An Uber good time to be a driver! Huge surge in number of ride share workers across Australia
- Gig economy road transport jobs have surged by 39.1 per cent in just one year
- An increasing number of Australians are earning extra income from Uber driving
- CommSec chief economist Craig James said Uber driving funded lifestyle costs
Employment in the gig economy has surged during the past year, thanks to the legalisation of Uber driving.
CommSec chief economist Craig James said Uber drivers were largely behind the creation of 75,000 new businesses during the previous financial year.
‘A big factor behind the lift in business numbers was the growth of the “gig” economy – notably share drivers such as Uber drivers,’ he said.
Employment in one sector of the economy has surged during the past year, thanks to the legalisation of Uber driving (stock image of a driver in Canberra)
Gig economy jobs are a major growth area in Australia with official figures showing ‘taxi and other road transport’ rising by 39.1 per cent during the 2017/18 financial year.
The ‘other transport support services’ category rose by 29.4 per cent, Australian Bureau of Statistics data on Counts of Australian Businesses showed.
Mr James said it was likely an increasing number of Australians who already had jobs were driving Ubers to fund their lavish lifestyles.
‘People have elected to take perhaps a little bit more of an expensive or lavish lifestyle that stretches them,’ he told Daily Mail Australia on Tuesday.
‘Everyone wants everything today – their overseas holiday, they want to have their Netflix subscription and their mobile phone so you’ve got to generate the income.
‘To be able to meet that, they may have to go down the route of Airbnb and Uber.’
Gig economy jobs are a major growth area in Australia with official figures showing ‘taxi and other road transport’ rising by 39.1 per cent in one year (Uber app pictured)

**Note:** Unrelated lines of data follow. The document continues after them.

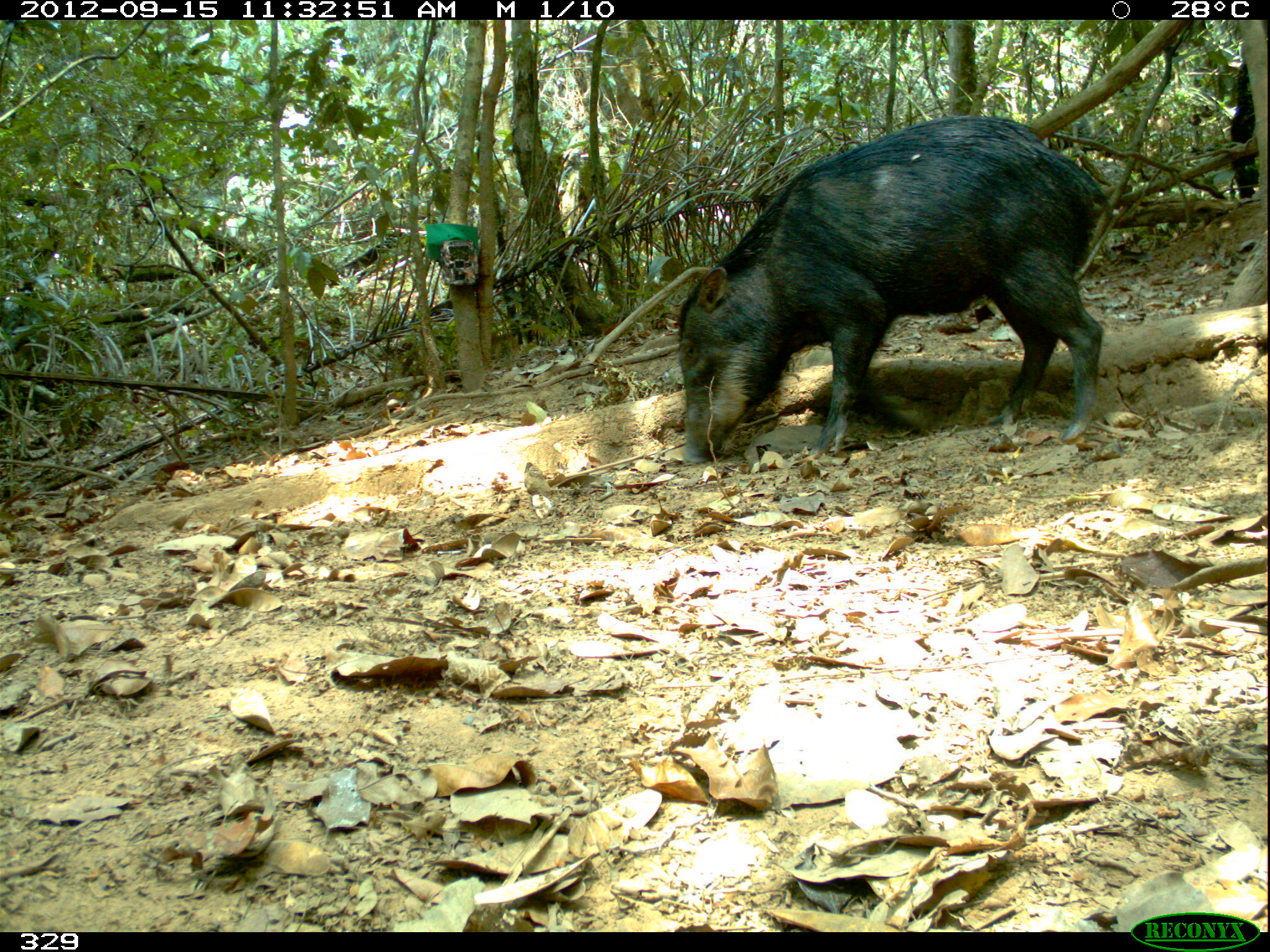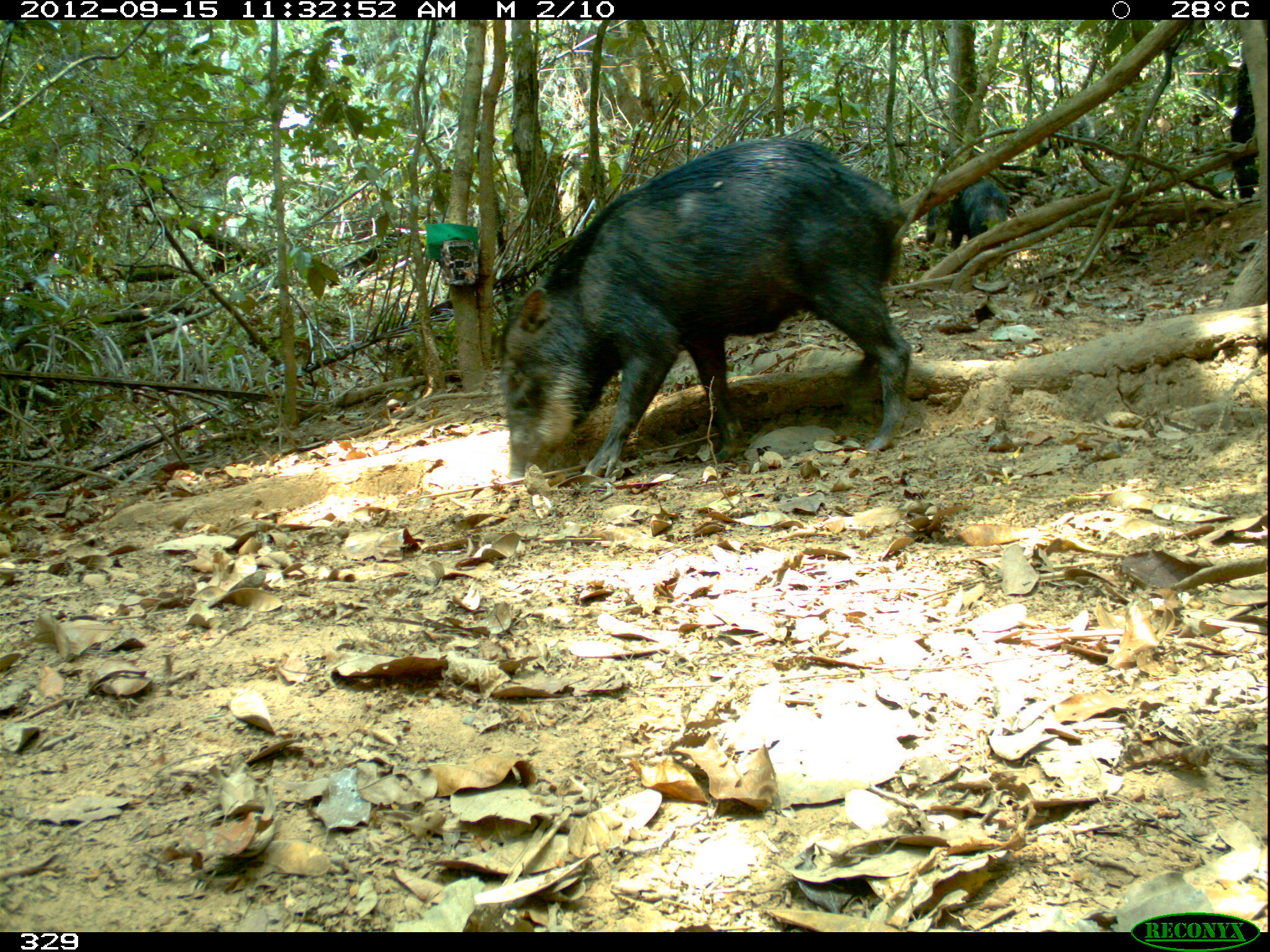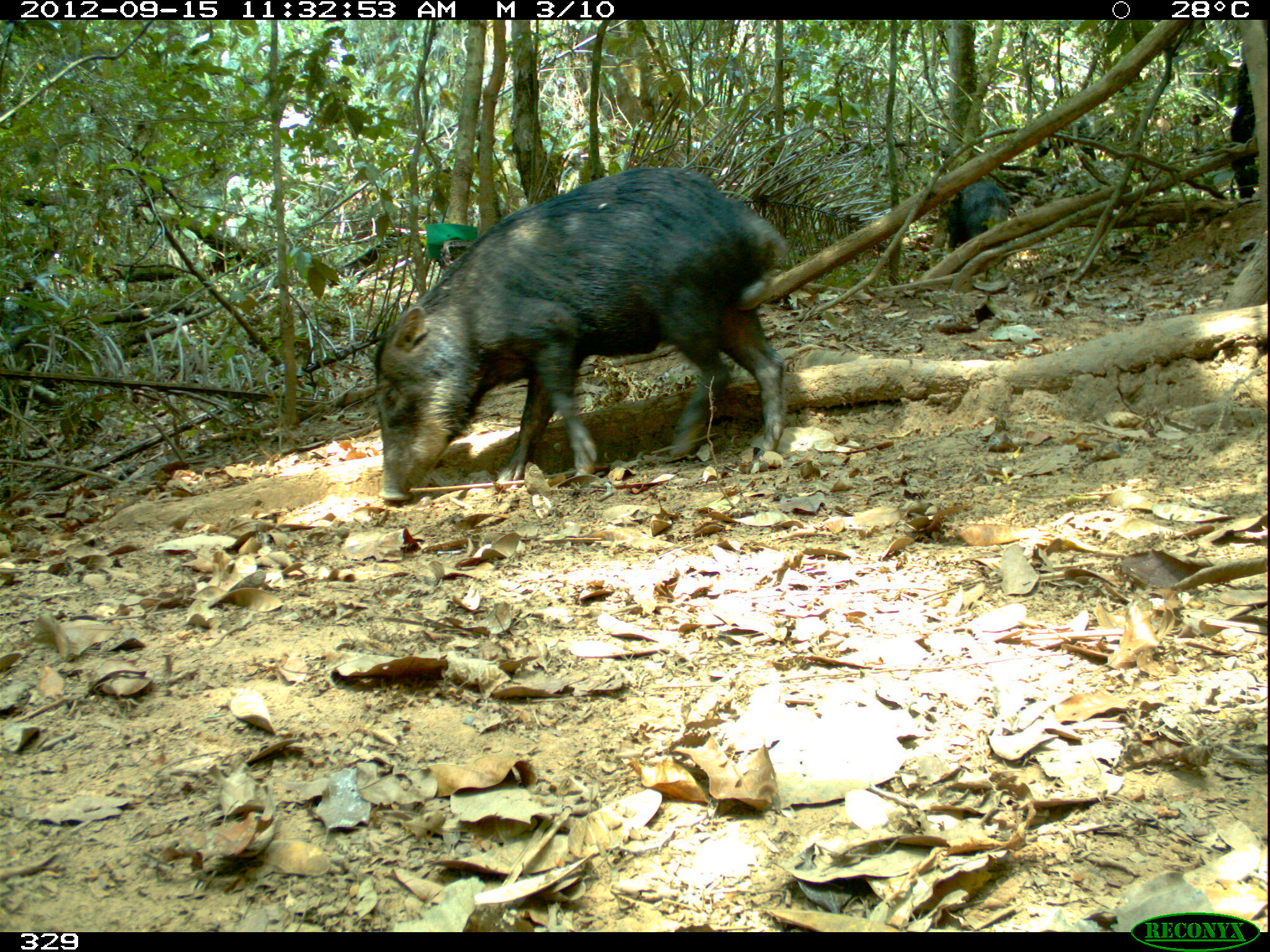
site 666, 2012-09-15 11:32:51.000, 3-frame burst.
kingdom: Animalia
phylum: Chordata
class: Mammalia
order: Artiodactyla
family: Tayassuidae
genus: Tayassu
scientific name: Tayassu pecari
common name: white-lipped peccary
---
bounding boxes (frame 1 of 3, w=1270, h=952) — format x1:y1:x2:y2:
tayassu pecari: 671:114:1109:465; 1043:113:1125:160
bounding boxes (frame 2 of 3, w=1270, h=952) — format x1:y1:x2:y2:
tayassu pecari: 497:135:913:476; 922:178:1009:252; 1030:114:1112:158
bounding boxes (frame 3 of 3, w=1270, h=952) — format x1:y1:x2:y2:
tayassu pecari: 370:165:793:501; 1028:107:1128:168; 947:178:1015:248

Home owners are also increasingly renting out their houses on Airbnb, with non-traditional property leasing surging by 23,000 during the past five years.
The Australian Capital Territory in 2015 became the first area of Australia to legalise Uber driving, with the other states and territories following over the next three years.
Australia’s unemployment rate stands at a seven-and-a-half year low of five per cent, with 2.3million businesses putting people in work.
Wages growth, however, remains subdued as many Australians, particularly in Sydney and Melbourne, battle to pay off hefty mortgages.
The Reserve Bank of Australia this month acknowledged the frustration of weak wages growth amid lower-than-usual unemployment.
‘Tightening labour market conditions were expected to put upward pressure on wages, although to date wages growth in Australia and elsewhere had been slower to pick up than in previous expansions,’ it said in the minutes of its February board meeting.